Copy out the line containing "What is farthest from the camera out of" and each line after it, through the last one in the material, exactly as written.

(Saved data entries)
* * *

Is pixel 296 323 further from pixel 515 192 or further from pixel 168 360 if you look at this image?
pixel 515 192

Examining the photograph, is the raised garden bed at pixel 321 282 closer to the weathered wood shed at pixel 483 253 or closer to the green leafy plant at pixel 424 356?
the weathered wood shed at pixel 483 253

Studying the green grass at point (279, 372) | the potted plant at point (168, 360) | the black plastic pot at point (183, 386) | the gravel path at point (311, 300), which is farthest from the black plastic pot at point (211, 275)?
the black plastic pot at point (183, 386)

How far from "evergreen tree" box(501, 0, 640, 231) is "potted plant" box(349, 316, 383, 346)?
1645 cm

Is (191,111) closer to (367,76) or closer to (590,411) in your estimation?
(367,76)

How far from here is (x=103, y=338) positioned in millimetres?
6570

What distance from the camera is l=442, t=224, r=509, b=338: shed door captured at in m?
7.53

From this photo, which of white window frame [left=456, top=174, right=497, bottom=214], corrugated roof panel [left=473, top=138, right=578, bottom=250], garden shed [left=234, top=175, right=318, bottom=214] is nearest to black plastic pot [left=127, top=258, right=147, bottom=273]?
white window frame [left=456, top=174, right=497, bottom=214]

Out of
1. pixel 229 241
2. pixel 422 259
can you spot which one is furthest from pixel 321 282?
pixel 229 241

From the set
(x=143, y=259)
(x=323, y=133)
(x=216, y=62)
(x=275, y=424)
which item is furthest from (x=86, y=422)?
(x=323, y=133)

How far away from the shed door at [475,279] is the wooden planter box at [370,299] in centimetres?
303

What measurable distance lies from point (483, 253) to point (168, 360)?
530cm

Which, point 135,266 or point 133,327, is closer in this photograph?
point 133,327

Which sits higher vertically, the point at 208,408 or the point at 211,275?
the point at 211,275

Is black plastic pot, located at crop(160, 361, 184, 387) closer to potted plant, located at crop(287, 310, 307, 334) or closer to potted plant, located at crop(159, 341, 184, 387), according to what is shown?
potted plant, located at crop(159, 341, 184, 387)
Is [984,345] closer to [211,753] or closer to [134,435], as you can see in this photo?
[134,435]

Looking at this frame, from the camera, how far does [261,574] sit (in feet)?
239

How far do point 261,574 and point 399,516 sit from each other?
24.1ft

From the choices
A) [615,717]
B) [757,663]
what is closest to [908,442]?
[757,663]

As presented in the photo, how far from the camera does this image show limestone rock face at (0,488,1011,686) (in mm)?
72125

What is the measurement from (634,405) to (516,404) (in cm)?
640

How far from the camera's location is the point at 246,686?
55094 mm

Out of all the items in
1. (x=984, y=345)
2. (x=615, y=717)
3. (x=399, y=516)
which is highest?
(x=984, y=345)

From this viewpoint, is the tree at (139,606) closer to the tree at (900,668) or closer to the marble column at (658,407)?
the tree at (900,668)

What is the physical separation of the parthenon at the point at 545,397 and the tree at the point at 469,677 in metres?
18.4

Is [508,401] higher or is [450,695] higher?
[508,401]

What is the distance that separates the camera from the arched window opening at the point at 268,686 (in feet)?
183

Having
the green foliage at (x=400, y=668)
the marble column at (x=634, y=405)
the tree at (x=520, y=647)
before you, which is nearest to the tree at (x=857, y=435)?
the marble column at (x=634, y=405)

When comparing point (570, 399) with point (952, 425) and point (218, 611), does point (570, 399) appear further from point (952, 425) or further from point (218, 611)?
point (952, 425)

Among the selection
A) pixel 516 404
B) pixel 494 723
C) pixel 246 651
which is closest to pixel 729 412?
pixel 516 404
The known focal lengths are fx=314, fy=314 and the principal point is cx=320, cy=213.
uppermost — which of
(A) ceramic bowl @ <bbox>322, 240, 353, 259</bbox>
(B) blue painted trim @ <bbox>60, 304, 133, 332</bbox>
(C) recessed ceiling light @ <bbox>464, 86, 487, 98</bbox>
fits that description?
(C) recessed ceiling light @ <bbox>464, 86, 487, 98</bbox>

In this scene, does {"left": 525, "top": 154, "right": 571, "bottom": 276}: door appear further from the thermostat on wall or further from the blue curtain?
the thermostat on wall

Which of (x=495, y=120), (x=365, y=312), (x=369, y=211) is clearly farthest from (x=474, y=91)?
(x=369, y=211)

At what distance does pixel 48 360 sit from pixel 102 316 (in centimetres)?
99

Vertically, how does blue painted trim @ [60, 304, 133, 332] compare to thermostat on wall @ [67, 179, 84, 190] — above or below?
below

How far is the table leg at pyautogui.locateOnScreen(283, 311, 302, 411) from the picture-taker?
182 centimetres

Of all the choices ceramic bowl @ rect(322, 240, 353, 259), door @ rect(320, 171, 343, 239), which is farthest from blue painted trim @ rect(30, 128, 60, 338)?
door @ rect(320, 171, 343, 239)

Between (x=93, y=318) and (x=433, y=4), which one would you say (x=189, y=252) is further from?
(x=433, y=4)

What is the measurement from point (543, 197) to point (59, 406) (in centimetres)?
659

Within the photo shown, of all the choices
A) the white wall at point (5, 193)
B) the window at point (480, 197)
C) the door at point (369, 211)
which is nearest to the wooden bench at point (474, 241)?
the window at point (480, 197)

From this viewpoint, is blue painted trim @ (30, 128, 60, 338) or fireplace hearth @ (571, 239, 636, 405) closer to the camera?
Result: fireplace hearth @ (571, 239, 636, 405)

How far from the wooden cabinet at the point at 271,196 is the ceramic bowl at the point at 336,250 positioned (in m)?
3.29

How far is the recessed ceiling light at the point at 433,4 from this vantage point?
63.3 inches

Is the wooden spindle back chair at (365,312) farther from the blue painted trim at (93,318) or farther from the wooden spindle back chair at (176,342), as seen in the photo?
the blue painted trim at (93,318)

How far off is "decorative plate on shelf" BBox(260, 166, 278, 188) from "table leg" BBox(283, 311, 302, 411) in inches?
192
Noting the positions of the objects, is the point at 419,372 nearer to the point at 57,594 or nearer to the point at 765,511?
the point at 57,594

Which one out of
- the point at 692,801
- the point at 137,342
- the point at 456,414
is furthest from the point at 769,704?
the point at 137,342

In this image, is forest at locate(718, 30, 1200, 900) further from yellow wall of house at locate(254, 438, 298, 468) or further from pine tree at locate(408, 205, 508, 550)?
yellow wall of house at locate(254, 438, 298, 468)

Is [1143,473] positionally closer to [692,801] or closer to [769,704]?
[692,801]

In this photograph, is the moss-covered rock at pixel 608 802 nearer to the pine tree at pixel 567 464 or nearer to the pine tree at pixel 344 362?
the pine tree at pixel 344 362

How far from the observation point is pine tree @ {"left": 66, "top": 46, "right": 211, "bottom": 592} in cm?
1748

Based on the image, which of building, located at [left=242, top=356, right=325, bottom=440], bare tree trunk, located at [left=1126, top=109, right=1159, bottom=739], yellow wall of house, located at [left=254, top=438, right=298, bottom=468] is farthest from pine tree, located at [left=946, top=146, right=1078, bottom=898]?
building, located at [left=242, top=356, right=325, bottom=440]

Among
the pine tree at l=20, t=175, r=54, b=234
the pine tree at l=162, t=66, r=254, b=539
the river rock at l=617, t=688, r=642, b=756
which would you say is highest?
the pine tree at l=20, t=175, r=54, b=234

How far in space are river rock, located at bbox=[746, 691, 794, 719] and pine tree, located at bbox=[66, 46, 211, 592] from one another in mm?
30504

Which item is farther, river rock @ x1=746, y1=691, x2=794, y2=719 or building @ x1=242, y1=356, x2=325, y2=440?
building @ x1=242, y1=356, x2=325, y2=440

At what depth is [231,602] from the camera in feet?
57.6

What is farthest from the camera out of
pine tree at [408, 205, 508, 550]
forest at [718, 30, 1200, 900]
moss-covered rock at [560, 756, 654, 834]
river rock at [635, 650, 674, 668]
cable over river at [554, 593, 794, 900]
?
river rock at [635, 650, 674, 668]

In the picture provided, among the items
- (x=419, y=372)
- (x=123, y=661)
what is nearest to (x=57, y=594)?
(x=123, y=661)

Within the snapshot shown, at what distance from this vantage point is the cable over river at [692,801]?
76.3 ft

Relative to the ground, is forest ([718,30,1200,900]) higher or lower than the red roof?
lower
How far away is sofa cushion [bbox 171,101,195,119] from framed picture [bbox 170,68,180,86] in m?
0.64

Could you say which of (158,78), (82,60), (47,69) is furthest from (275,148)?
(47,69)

* * *

# Written reply
What is farthest from the camera out of
pine tree at [408, 205, 508, 550]
forest at [718, 30, 1200, 900]
moss-covered rock at [560, 756, 654, 834]
river rock at [635, 650, 674, 668]
cable over river at [554, 593, 794, 900]
?
river rock at [635, 650, 674, 668]

In the picture provided, among the items
- (x=419, y=372)
- (x=123, y=661)
what is nearest to (x=57, y=594)?
(x=123, y=661)

Within the snapshot shown, at what distance from this vantage point is the cable over river at [692,801]?
76.3 ft

Relative to the ground, is forest ([718,30,1200,900]) higher or lower than the red roof?
lower
How far away is sofa cushion [bbox 171,101,195,119] from framed picture [bbox 170,68,180,86] in m?
0.64

Could you say which of (158,78), (82,60), (47,69) is furthest from (275,148)?
(47,69)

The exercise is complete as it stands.